Moreover, thermal diffusivity was also found to increase with the addition of NPs, up to 4.2% for SiC NF and 7.2% for BN NF at 0.05 vol.%, as shown in Figure 3. Although the enhancements were moderate, they were obtained at very low concentrations. Interestingly, while the maximum increase in thermal diffusivity of BN NFs was slightly higher compared with their TC enhancement, SiC NFs showed a slightly lower enhancement of thermal diffusivity in comparison with their maximum TC increase. This could be due to the volumetric heat capacity of SiC NFs. It is to be noted that very limited studies [47,63,64] have been reported in the literature where the thermal diffusivity of NFs, particularly present types (BN and SiC), are measured and reported. As the TC of NFs was found to be higher than that of the base fluids, it is anticipated that the thermal diffusivity would also be higher and increase with increasing concentrations of NPs.
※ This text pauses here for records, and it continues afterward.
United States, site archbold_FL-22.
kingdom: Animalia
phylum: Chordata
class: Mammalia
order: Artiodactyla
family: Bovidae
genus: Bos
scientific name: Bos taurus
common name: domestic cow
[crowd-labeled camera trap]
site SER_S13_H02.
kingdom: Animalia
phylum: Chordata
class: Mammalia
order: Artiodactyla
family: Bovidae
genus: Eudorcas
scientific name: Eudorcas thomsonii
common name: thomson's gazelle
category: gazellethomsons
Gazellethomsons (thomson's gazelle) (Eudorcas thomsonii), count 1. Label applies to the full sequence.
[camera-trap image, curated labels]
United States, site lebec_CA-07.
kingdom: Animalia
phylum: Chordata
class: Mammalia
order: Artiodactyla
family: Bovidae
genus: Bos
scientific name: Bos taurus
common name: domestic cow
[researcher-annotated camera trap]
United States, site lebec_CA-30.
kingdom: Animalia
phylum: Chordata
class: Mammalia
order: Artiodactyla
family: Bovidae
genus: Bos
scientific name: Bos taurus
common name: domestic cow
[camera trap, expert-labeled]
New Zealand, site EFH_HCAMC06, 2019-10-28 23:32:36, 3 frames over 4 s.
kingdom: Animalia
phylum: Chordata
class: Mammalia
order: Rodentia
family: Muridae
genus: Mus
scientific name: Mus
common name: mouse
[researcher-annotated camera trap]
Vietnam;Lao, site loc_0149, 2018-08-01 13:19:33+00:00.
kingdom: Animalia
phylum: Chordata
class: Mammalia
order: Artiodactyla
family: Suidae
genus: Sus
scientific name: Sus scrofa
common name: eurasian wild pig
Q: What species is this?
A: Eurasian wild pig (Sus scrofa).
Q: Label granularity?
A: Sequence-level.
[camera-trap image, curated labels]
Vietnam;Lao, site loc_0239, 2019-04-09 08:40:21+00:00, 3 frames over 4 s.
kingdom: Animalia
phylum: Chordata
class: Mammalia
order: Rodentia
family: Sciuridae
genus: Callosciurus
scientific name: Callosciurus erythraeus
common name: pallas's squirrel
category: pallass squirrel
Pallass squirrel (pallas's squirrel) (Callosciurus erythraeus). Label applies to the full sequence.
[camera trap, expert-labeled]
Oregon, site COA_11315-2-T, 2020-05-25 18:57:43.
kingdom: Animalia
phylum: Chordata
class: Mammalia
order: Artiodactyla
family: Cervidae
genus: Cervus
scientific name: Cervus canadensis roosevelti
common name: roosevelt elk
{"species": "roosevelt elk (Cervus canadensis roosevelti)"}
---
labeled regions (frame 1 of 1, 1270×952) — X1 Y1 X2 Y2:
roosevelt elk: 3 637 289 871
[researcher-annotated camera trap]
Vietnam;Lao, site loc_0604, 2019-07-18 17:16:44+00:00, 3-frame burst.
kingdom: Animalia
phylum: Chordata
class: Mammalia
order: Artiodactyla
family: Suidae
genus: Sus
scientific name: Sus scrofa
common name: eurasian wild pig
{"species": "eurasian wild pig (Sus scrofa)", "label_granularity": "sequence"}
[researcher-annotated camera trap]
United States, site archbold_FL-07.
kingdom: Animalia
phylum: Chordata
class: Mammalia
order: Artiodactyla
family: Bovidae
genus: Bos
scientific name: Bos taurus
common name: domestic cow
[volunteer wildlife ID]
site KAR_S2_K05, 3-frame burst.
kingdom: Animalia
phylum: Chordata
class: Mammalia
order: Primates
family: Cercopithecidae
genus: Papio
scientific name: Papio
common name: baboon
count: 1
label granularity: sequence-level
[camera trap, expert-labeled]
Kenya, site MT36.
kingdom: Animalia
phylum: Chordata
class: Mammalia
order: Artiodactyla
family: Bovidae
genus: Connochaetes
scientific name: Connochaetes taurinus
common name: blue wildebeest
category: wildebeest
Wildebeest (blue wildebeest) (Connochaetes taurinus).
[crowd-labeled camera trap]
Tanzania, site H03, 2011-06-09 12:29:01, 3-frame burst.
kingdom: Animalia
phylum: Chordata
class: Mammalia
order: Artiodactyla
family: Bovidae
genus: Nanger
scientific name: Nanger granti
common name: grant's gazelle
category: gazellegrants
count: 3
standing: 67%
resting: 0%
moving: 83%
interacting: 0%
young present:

The current results present a consistency for the enhancements of TC and thermal diffusivity of both NF types, and the findings agree with the conclusions of literature studies for similar NFs [47,65].
However, using a percentage of EG with DW as a base fluid decreases the TC, as EG has a lower TC than DW [5]. Therefore, numerous factors may influence the TPs of NFs, for instance the viscosity of the base fluid, temperature and interfacial nanolayer around the NPs, in addition to the stability and dispersion of the NPs [66]. In addition, Brownian movement of the NPs at the molecular level can be a significant factor for the enhanced TPs of NFs in relation to the used base fluid (e.g., EG/DW) along with the NP concentrations (e.g., the low concentrations used of SiC and BN) [67].

3.2. Density

Density is an important TPP of the NFs that influences heat transfer efficiency, and is also essential in the calculations of flow and convective heat transfer parameters in experimental and numerical investigations [31,68]. Typically, the density of NFs has been defined by means of general mixture correlations (e.g., [69]), which may not reach the high level of accuracy required in the investigation of heat transfer. Therefore, the current study presents experimental density results for SiC and BN NFs at different concentrations and at room temperature, as presented in Figure 4. Moreover, the values of density are calculated using the mixture correlation, as presented by Pak and Cho [70] (Equation (1)), and compared with the experimental results in Figure 4.
ρ n f = φ ρ p + 1 φ ρ b f
According to the acquired data, density slightly increased with the addition of NPs, reaching the highest increase of 0.3% at 0.05 vol.% for SiC NFs and slightly lower for BN NFs. The low increase in density can be explained by the lower particle concentrations. However, density has an important impact on the pressure drop and pumping power of the fluid flows through heat exchangers, and having low increases in density (such as the results of the current study of a maximum of 0.3%) is desirable for NFs.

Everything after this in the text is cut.